1. Apresentação: 45 anos, fotógrafo, formado em Direito.

2. Qual sua relação com a fotografia? Conte um pouco sobre como foram

desenvolvidos seus trabalhos, há quanto tempo.

Tomei gosto pela fotografia através do cinema e comecei a me preocupar mais

em aprimorar a fotografar em algumas viagens que fiz nos idos de 99/ 2000. O

filme dominava. Comecei a estudar fotografia por conta própria até iniciar um

curso. E não parei mais.

3. Em que momento de sua trajetória profissional as mobgrafias

passaram a fazer parte de sua rotina? Como foi esse processo de

fotografar com outros aparelhos, que não câmeras?

Não lembro bem quando, mas comprei um celular com uma câmera bem ruim.

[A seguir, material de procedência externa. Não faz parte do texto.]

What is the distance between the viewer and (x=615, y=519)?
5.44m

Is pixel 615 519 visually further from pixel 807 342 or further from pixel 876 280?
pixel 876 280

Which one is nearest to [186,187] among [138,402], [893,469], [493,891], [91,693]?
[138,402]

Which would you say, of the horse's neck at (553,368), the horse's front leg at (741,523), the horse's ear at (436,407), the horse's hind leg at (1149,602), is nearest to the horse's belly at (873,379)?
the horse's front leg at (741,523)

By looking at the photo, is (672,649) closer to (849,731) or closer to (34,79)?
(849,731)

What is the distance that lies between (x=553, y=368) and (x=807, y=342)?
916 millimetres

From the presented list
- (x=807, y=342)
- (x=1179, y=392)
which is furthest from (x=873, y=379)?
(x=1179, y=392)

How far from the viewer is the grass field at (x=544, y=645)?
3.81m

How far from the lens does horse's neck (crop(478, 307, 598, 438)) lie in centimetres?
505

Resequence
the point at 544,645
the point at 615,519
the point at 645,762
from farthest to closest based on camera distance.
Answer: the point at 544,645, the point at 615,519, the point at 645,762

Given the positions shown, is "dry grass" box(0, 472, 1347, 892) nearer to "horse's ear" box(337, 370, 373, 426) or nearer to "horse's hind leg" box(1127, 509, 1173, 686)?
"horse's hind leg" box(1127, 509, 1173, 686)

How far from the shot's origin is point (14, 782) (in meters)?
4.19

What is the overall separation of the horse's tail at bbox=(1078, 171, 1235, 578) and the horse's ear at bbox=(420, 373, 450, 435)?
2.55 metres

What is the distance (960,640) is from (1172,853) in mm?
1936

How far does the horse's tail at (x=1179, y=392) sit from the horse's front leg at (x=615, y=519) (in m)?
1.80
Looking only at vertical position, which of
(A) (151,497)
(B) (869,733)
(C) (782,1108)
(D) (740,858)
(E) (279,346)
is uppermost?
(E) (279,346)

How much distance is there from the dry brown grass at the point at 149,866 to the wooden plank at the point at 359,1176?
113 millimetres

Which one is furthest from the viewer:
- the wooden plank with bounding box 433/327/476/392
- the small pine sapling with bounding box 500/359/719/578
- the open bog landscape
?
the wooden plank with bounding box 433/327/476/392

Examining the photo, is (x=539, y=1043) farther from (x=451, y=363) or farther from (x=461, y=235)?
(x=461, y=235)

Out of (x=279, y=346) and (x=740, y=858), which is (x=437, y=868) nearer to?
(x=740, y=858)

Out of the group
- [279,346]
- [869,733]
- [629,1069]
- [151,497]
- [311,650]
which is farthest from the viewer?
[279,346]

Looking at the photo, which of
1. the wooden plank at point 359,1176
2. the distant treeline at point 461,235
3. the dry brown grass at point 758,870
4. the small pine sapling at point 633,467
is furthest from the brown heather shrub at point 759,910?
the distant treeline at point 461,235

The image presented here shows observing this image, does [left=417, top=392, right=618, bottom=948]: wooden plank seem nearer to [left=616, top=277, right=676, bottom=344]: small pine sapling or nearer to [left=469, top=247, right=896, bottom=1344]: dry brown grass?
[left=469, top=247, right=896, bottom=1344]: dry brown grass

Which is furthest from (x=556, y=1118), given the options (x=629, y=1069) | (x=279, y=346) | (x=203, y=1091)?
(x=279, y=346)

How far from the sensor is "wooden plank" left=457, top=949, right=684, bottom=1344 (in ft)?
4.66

Gostava de brincar com ele, principalmente pela facilidade de carregar e ter à

mão uma câmera a qualquer momento. Mas, não funcionava bem. As imagens

eram péssimas, salvo algumas que poderiam seguir uma linguagem mais livre.

A mobgrafia entrou forte mesmo faz uns 3 anos, por aí. Particularmente, eu

prefiro a pegada de uma câmera. Fotografar com o celular é muito prático e

hoje conseguimos ótimos resultados. Encaro a fotografia com celular como,

digamos, mais despretensioso sem deixar de ser profissional quando é

necessário. Na verdade, o digital possibilita isso. Até porque você tem lá o

resultado na hora. É bacana, fácil, prático ter às mãos um aparelho pequeno,

discreto e que você consiga editar lá, na hora. Gosto de usar o celular com

câmera. Eles são parceiros, sabe. Consigo transferir por wi-fi algumas imagens

e editar no celular. No fundo, pra mim, fotografia é fotografia.

4. Na sua opinião, quais as principais diferenças entre fotografar com

câmera e com aparelhos móveis? (Técnica, qualidade de imagem,

facilidades de locomoção com equipamentos)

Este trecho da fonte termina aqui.